It has been no secret that I am a nerd. One place my inner nerd particularly surfaces is my love of board games. From your most basic game of Scrabble, in depth games of Catan, or diving deep into a euro-game with an encyclopedia sized rulebook, I am ready to go. There is a lot to learn here though and tackling the voluminous rulebook to get going can be intimidating. Ways that good rulebooks manage this learning curve have many similarities to the challenge of getting your employees, or customers, to actually read the privacy policies you just spent 50 or more hours writing.
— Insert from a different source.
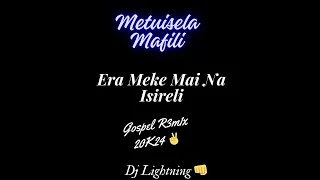 Metuisela Mafili - Era Meke Mai Na Isireli (Dj Lightning fijian Gospel Remix✌)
Most people will at least know that Dungeons and Dragons or tabletop games of its kind exist. Often touted as bastions of complexity and requiring years to understand, these games usually don’t have a board or pieces, but instead a rulebook with all the information needed to play. I have been playing such a game that uses the 2nd edition Pathfinder system for a few years. A 638-page rulebook describes the basic information and core set of rules to play. What makes this manageable is that most players will never need to read the whole thing because it is broken into smaller, easier to manage parts.
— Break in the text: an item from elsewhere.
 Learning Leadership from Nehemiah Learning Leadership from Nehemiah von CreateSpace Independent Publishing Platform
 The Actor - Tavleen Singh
There are certainly more tricks to this. Gaming communities are excellent at both analyzing rules as well as at discussing and optimizing how to describe them. Using these techniques to remove obstacles for individuals enables better knowledge of what policies say, or at least finding the information they need quickly. This will further ease development and acceptance of the privacy program. If everyone can understand the rules, then you can get informed, effective feedback, and begin to build a strong program from there.